2026年3月12日、ピアニストの本間太郎氏が永眠されました。
我がはぐレ企画のイベントにおいては天国で度々ご出演いただいた他に、無理を言ってソロでも1度ご出演いただいたことがあります。
個人的にも20年近くのお付き合いをさせていただきました。
もはやどうやっても彼のピアノを聴くことも、酒を酌み交わすこともできませんが、本間太郎という素晴らしいピアニストについて私の中の記憶を開陳することで、同じように彼を愛した方々の記憶を喚起する材料になればと思い、ここに書き残すことにしました。
本間くんとの出会いを書く前に、まず彼の相棒である宮国英仁さんとの出会いを書かなくてはなりません。
時は2006年9月10日。当時よく足を運んでいた立川に「クレイジージャム」というライブハウスがあると知って物は試しと行ってみたのでした。
そこでライブをしていたのが当時宮国さんがフロントマンを務めていた「シャクランドモ」というバンドです。
これがえらい面白いバンドでして、私はすぐに気に入ってしまって彼らのライブに通うようになりました。
そのうちメンバーとも仲良くなり、プライベートでもお付き合いをさせていただくようになりました。本間くんと最初に会ったのも、どこかでみんなとお茶をしてた時に彼が混ざっていたというシチュエーションだったと記憶しています。
何を話したかまではさすがに思い出せませんが、彼を紹介する時にみんな口々に「太郎はヤバいやつ(いい意味で)」と言っていたような気がします。

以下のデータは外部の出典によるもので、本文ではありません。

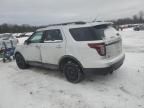 2014 Ford Explorer Sport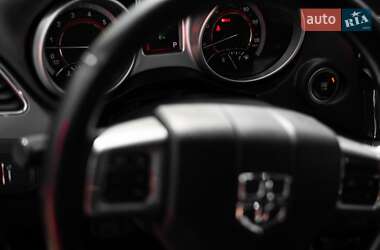Внедорожник / Кроссовер Dodge Journey 2015 в Ровно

ちなみに当時彼はLa Bluzuというバンドに所属していて、割とメジャー志向の活動をしていたようです。本人はそこにはあまり乗り気じゃなかったみたいですが。
その後なんだかんだでシャクランドモは解散し、2007年末に宮国&本間で「天国」のプロトタイプとも言えるライブがあったのですが、私は彼らの出番に間に合わなくて観られませんでした。
天国としての本格的な活動は2008年からになります。
その前に、2008年はもっと面白いことからスタートしました。
友達数人で本間くんの家で新年会を開いたのですが、彼の発案でこれが「干支を食う会」になりました。ちなみにこの年は子年だったのでネズミは当然として、その他にもヘビ、ワニ、カエル、サソリなどが食卓に並びました。
こういう食材をどこから仕入れてきたんだか。
※以下、人によってはちょっとショッキングな画像が出てきます。ガラケーで撮ったものなので画質は良くありません。

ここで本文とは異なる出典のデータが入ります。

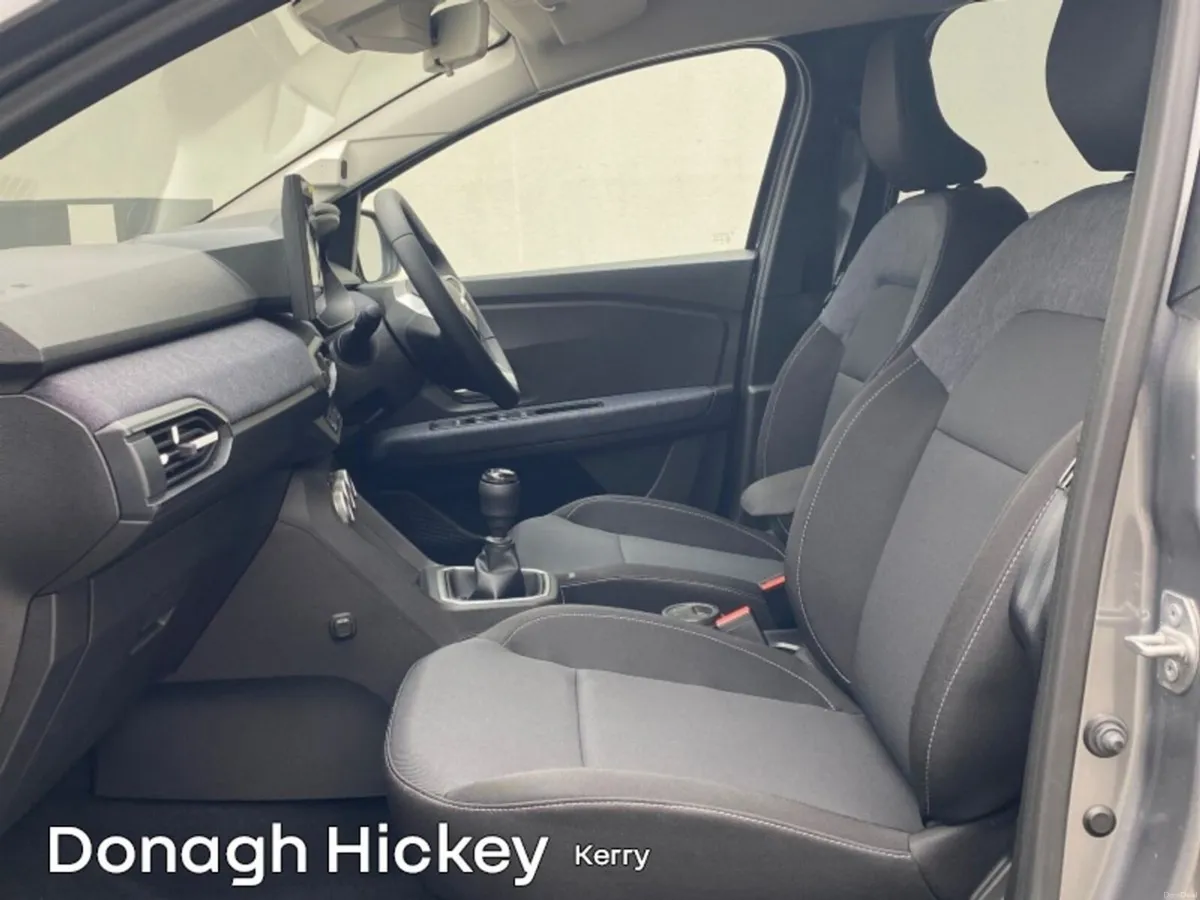 Dacia Jogger TCe 110 Expression - Image 4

見た目はアレですが、どれも美味しかったです、特にサソリの素揚げはサクサクしてて、最後の方までよきおつまみとして活躍してくれました。
この時、彼が好きなスコッチウイスキーの「ラフロイグ」を初めて飲ませてもらったのですが、どうもアルコールランプを飲んでいるみたいで私の口には合いませんでした。
でもこれを書いている今、彼と乾杯するつもりで久しぶりにラフロイグを飲んでいます。ハイボールならいけるな。

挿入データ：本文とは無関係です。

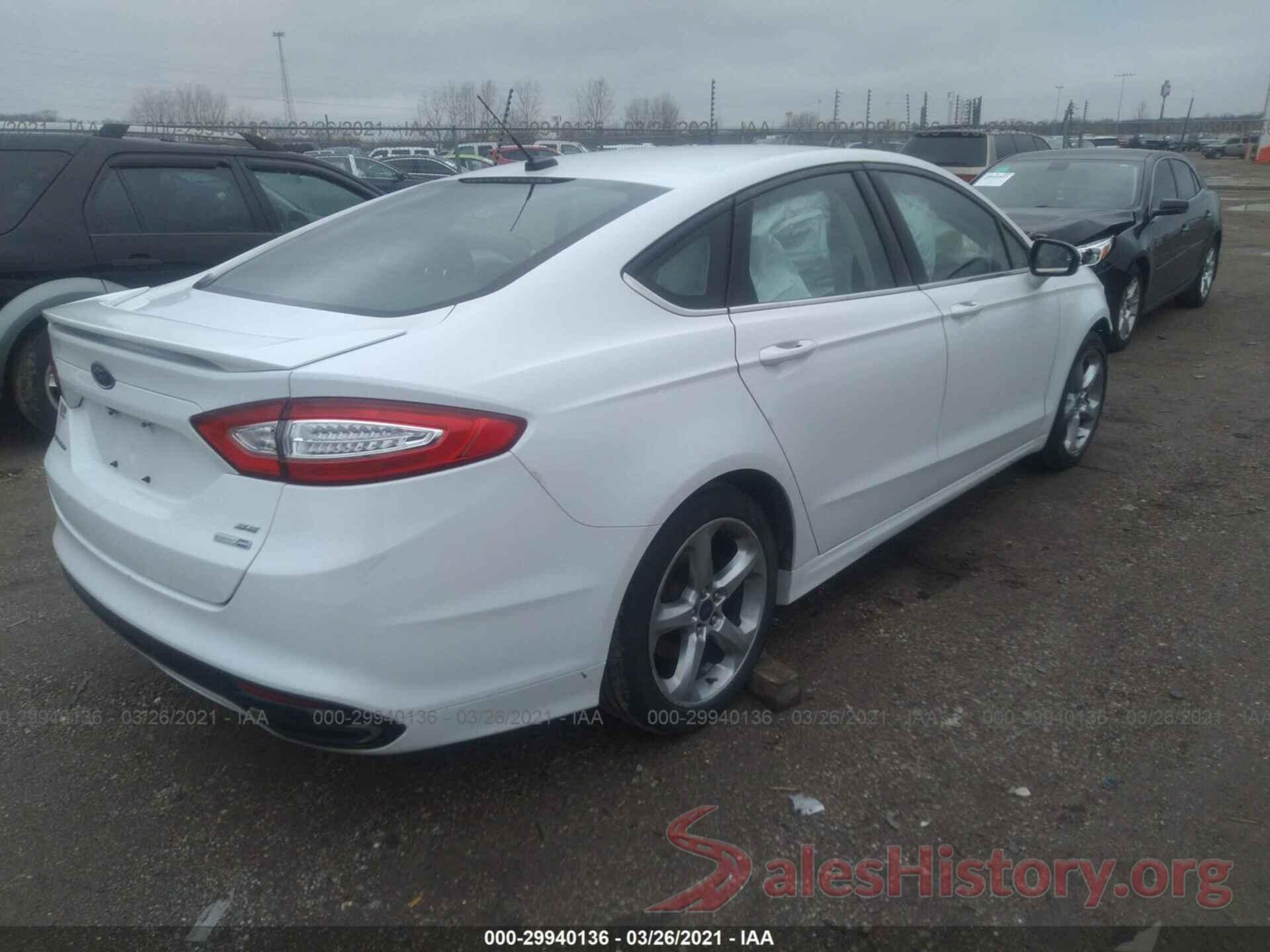 3FA6P0T90GR317678 2016 FORD FUSION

話してみると彼はとにかく物事の本質がよく見える人で、本当に頭のいい人間だったと思います。それ以上に茶目っ気があって可愛くて面白い人でした。
私は彼とは音楽よりも漫画やゲームのことをよく話していた気がします。
彼は漫画だと『ジョジョの奇妙な冒険』や『ピューと吹く!ジャガー』などがお気に入りで、その話題になるといつも楽しそうに笑いながら話していました。
ゲームの話になると「FF4ではバトルスピードを最高かつアクティブモードにしてのラスボス戦が激アツ」などと語っていて、なかなかのゲーマーぶりでした。
この日のパーティは結局オールナイトになり、興が乗ったのか本間くんもゲームの曲をたくさんピアノで弾いてくれました。でも夜遅くになっても弾いてたので、翌朝ご近所さんから苦情が・・・
それも含めて楽しい思い出です。